##### Texto extraído

Membros da Advocacia-Geral da União (AGU) têm conseguido turbinar seus vencimentos em até 25 vezes por meio de honorários de sucumbência, chegando a receber mais de R$ 500 mil em um único mês. Embora o teto constitucional do funcionalismo público federal seja de R$ 46.366,19, os bônus pagos a advogados e procuradores da AGU ultrapassam com folga esse limite, acumulando valores milionários ao longo dos anos.

Em 2024, a soma dos pagamentos desse tipo de verba ultrapassou R$ 3,73 bilhões. Os dados vieram à tona após reportagens revelarem contracheques com valores fora da curva. Em resposta à repercussão, a AGU publicou uma portaria normativa para tornar mais transparentes as informações sobre esses pagamentos.
A partir de agora, será possível consultar, em um painel eletrônico no site da AGU, o nome do servidor beneficiado, a natureza do valor recebido (remuneratória ou indenizatória) e a base legal para o pagamento. A atualização será mensal.
“Com o novo painel, a sociedade poderá saber a origem de cada centavo pago a título de honorários sucumbenciais e poderá verificar que respeitamos integralmente o teto remuneratório fixado para a administração pública federal”, afirmou o advogado-geral da União, Jorge Messias.

##########
##### Dados extraídos

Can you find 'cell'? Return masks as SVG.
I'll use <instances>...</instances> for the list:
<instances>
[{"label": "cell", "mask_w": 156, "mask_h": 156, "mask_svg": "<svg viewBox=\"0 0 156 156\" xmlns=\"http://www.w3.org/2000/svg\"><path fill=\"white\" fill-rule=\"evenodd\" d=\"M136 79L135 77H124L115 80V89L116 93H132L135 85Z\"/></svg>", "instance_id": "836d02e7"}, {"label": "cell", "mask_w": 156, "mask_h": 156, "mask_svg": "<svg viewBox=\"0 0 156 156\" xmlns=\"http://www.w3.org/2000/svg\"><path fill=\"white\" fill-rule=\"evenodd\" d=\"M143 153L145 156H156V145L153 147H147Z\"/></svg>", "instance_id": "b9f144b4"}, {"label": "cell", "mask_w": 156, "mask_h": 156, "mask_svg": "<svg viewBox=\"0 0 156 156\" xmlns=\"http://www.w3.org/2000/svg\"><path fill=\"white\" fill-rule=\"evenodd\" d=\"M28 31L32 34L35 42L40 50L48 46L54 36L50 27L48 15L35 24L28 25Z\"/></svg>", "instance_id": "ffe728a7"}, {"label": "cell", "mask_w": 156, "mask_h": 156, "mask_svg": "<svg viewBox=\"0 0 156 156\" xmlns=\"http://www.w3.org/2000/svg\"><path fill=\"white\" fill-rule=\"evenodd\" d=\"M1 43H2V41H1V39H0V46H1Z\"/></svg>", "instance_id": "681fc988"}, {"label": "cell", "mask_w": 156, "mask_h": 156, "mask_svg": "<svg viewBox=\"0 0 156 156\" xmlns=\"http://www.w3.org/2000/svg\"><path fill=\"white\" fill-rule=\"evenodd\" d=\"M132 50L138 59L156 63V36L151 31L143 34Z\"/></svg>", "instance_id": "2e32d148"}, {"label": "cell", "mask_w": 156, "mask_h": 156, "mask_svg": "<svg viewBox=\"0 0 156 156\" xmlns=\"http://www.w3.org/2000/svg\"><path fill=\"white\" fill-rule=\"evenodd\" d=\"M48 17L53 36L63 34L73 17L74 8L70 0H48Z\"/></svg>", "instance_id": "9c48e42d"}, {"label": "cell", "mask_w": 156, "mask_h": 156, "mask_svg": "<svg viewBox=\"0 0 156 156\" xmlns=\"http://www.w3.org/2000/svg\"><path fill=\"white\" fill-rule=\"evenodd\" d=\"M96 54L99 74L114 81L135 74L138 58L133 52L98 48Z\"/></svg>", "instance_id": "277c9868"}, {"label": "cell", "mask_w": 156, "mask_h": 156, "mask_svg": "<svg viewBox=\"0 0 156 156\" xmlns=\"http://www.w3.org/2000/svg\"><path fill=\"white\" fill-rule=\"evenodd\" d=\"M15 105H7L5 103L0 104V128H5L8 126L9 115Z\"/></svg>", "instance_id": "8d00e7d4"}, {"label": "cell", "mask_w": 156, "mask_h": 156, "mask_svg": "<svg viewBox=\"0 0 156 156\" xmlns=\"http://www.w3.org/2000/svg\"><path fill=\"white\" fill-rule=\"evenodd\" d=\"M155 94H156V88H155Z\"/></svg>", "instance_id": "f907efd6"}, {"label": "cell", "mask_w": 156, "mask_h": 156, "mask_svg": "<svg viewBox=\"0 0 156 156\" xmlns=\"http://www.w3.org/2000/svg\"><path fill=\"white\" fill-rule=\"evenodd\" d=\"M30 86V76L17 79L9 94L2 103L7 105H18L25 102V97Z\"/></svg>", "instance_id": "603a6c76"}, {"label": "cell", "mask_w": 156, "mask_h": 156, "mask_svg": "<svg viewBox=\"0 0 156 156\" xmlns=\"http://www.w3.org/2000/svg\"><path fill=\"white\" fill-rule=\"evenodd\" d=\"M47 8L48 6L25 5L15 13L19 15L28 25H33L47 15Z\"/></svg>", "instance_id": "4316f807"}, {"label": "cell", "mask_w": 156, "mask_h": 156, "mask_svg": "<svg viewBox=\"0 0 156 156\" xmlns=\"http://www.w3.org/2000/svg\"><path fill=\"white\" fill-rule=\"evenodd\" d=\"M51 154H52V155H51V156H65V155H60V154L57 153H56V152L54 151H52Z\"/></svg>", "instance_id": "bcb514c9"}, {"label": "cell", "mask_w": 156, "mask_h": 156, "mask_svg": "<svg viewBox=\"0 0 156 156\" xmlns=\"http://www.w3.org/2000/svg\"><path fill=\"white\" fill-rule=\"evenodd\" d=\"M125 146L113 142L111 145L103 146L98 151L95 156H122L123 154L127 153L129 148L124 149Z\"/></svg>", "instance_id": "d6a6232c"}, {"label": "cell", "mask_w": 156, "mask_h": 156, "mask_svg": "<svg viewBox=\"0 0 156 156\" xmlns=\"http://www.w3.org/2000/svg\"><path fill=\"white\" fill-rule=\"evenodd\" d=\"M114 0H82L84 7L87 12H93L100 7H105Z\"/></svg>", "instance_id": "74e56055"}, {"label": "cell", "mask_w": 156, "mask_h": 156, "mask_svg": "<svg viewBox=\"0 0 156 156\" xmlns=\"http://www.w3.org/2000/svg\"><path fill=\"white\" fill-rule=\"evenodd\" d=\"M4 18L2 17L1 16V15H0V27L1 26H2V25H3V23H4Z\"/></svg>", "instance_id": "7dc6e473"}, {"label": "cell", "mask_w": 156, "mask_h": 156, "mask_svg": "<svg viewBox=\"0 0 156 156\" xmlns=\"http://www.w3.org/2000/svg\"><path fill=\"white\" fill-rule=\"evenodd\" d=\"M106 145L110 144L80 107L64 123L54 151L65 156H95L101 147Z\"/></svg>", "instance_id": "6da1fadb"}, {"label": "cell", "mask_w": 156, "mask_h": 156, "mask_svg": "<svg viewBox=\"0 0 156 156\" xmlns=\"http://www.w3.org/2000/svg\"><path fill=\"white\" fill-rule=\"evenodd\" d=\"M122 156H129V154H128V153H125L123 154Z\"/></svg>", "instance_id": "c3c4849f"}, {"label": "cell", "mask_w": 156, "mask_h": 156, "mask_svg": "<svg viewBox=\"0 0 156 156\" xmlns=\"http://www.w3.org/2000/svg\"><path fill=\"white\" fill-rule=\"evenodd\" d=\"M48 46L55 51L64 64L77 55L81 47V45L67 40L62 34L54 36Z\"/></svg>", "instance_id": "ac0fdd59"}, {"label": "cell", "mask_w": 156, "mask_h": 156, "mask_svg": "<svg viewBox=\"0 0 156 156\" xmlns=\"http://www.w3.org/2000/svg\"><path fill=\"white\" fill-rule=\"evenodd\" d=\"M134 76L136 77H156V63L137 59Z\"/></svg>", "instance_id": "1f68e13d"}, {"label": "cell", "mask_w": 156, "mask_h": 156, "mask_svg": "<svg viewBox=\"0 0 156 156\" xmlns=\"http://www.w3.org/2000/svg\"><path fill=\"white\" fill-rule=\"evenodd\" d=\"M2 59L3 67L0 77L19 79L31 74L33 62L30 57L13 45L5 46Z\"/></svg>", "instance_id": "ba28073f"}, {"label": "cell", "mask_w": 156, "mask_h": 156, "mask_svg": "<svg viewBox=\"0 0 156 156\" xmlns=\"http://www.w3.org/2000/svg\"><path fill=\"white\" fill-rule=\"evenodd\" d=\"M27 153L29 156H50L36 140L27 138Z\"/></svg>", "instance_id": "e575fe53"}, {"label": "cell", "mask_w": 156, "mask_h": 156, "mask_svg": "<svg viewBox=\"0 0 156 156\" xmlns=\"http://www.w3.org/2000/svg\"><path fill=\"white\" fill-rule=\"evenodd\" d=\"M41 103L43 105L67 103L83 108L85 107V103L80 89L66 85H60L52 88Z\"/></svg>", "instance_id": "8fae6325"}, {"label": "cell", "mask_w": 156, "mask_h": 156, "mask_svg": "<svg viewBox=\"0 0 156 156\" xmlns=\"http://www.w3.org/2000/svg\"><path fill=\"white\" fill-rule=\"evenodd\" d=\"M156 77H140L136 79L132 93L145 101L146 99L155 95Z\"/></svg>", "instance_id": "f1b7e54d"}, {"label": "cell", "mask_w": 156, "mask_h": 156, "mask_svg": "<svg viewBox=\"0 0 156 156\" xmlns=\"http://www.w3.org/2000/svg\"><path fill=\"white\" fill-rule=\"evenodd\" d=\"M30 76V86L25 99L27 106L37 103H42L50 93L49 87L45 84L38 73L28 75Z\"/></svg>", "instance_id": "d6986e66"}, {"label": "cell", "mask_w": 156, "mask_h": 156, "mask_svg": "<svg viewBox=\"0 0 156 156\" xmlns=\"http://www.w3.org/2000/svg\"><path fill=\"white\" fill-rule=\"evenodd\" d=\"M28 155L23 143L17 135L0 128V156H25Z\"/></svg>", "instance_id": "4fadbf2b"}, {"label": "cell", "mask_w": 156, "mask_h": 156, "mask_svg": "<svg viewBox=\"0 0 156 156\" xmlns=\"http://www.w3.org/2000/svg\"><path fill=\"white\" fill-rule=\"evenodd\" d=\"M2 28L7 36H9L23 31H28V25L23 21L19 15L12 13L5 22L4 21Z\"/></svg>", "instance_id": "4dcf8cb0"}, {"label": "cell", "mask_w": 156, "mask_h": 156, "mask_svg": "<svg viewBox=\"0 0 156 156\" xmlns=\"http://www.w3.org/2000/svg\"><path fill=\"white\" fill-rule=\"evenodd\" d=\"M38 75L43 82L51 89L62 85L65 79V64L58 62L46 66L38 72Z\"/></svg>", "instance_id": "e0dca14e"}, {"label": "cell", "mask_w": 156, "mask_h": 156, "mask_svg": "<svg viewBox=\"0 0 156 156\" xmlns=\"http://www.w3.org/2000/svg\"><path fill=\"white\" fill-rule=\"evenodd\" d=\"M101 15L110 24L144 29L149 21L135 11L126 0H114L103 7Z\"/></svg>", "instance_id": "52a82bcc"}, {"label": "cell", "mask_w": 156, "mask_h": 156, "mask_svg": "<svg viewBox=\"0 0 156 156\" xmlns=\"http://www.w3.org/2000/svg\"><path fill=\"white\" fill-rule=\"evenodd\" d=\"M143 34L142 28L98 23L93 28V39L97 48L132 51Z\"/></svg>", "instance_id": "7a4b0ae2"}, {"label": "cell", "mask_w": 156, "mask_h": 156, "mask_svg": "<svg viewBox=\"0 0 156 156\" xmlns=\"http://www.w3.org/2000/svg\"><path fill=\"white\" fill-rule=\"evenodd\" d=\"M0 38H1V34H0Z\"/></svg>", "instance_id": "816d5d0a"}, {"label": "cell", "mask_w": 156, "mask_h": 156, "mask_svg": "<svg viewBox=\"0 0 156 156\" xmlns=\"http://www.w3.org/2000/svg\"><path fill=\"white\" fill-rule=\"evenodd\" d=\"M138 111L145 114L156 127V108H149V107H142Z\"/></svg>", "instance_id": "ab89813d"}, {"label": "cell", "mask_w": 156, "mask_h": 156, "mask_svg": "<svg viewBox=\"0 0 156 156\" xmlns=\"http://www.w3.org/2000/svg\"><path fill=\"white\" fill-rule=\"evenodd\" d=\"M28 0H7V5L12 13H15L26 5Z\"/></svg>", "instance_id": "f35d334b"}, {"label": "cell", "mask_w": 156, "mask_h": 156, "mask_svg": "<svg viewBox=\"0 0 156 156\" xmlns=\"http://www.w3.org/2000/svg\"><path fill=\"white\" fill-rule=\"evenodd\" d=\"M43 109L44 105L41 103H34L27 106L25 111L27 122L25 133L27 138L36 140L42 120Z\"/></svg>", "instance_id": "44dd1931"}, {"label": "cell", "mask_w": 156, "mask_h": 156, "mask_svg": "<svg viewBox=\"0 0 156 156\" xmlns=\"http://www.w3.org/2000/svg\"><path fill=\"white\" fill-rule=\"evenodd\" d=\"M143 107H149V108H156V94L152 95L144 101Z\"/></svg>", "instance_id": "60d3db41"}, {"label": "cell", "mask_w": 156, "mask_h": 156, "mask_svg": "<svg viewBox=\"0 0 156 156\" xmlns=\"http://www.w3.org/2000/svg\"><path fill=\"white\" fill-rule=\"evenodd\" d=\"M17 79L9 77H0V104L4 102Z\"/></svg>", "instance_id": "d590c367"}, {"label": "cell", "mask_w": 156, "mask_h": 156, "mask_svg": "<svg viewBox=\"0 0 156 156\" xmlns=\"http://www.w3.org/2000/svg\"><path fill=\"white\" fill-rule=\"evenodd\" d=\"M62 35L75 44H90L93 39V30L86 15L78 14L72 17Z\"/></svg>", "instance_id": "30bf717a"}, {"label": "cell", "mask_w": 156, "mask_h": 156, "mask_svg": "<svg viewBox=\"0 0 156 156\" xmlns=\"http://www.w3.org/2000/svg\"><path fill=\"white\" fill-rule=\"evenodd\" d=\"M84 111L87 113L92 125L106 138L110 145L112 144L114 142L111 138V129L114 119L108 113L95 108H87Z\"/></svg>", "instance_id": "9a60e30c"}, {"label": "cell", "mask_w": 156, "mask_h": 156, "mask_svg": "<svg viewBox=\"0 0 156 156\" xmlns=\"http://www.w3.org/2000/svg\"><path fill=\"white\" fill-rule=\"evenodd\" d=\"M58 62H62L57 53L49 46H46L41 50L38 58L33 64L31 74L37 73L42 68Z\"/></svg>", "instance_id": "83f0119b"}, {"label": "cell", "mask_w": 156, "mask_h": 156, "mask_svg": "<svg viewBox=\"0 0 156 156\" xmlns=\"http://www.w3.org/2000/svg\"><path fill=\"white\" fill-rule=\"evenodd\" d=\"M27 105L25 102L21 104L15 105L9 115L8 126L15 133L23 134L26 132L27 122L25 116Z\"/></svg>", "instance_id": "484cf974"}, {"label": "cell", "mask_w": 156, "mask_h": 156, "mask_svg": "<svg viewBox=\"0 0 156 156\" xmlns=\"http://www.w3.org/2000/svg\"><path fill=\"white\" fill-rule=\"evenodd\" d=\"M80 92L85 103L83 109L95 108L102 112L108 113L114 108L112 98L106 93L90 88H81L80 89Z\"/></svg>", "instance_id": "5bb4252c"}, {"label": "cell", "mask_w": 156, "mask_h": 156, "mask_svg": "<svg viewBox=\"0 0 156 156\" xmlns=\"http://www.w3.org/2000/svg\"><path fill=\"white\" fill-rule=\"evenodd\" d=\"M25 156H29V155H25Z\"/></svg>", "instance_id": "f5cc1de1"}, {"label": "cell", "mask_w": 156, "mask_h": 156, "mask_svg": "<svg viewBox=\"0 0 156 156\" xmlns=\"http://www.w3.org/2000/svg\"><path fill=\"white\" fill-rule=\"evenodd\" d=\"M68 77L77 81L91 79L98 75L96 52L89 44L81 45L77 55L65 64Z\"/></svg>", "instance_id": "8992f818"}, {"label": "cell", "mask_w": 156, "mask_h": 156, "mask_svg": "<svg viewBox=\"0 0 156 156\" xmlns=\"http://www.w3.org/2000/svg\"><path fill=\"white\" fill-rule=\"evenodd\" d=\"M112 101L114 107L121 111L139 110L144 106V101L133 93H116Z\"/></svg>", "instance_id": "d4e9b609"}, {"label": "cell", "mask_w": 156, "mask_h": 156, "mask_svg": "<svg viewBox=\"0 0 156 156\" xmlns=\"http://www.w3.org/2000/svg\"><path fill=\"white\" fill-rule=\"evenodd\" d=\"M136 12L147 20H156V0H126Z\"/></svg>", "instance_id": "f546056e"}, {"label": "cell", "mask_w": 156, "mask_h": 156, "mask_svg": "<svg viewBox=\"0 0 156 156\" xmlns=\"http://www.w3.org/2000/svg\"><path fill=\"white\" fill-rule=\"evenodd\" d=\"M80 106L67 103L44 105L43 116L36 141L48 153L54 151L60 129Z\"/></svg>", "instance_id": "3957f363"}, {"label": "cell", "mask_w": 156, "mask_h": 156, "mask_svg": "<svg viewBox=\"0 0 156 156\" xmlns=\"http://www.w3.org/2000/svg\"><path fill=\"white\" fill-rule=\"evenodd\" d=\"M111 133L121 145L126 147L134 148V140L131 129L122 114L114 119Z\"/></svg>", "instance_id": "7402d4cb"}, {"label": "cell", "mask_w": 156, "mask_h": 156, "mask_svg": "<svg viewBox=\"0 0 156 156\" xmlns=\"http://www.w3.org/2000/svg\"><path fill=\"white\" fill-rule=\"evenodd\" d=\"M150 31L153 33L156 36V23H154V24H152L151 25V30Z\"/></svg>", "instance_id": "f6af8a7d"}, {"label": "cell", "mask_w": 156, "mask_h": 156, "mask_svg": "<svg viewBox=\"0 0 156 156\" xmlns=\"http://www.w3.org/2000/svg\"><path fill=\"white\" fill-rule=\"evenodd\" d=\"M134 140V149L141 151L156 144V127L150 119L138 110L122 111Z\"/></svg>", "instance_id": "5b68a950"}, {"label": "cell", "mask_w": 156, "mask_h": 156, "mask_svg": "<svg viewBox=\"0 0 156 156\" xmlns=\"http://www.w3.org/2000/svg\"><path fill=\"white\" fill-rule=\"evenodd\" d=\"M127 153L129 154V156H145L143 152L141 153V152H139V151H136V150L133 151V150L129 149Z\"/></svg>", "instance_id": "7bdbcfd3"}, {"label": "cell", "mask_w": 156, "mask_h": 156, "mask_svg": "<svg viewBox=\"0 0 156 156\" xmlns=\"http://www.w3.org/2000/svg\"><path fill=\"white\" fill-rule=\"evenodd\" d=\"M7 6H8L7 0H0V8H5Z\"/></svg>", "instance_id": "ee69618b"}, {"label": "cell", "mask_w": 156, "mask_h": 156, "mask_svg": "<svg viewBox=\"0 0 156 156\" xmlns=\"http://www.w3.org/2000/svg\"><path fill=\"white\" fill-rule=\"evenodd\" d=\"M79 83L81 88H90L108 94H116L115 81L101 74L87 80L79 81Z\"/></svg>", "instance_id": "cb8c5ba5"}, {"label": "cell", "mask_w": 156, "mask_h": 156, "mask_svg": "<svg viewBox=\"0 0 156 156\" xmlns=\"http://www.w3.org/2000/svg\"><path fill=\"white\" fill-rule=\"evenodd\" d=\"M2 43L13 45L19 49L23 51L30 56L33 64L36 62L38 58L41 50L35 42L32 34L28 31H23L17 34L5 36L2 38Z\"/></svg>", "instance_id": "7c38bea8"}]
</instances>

##########

**O que fazer:**
Por favor, diga: segundo o texto extraído, quanto somaram em 2024 os pagamentos de honorários de sucumbência?

**Resultado da tarefa:**
Em 2024, a soma desses pagamentos ultrapassou R$ 3,73 bilhões.